> **WHAT IS NEEDED**
Render the lines of the material below as a numbered list, from the line containing "Of all the options" through the final line, inclusive, omitting any blank lines.

> **EXCERPTED RECORDS**
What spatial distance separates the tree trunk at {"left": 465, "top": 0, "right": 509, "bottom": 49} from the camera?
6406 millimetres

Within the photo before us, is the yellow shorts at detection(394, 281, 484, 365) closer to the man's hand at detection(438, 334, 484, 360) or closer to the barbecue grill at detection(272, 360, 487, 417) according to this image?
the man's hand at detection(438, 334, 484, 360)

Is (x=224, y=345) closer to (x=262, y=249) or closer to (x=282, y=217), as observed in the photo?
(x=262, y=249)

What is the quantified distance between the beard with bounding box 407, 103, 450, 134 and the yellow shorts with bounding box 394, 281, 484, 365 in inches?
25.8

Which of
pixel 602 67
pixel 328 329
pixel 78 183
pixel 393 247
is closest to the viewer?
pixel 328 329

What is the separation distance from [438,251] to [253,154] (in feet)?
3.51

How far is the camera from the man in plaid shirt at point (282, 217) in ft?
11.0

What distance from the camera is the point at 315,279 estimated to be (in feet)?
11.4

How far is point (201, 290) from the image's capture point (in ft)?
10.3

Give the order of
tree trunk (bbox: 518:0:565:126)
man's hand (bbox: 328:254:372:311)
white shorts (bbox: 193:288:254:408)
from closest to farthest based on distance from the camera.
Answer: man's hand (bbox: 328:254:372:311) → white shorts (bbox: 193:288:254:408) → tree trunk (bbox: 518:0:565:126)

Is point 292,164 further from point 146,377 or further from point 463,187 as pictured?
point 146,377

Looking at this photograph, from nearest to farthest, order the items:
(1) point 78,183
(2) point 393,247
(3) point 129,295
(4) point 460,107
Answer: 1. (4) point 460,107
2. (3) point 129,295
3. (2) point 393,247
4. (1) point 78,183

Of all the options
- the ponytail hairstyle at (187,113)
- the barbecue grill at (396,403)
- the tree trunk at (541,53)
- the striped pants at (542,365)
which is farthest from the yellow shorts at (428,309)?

> **ANSWER TO THE TASK**
1. Of all the options
2. - the ponytail hairstyle at (187,113)
3. - the barbecue grill at (396,403)
4. - the tree trunk at (541,53)
5. - the striped pants at (542,365)
6. which is farthest from the yellow shorts at (428,309)?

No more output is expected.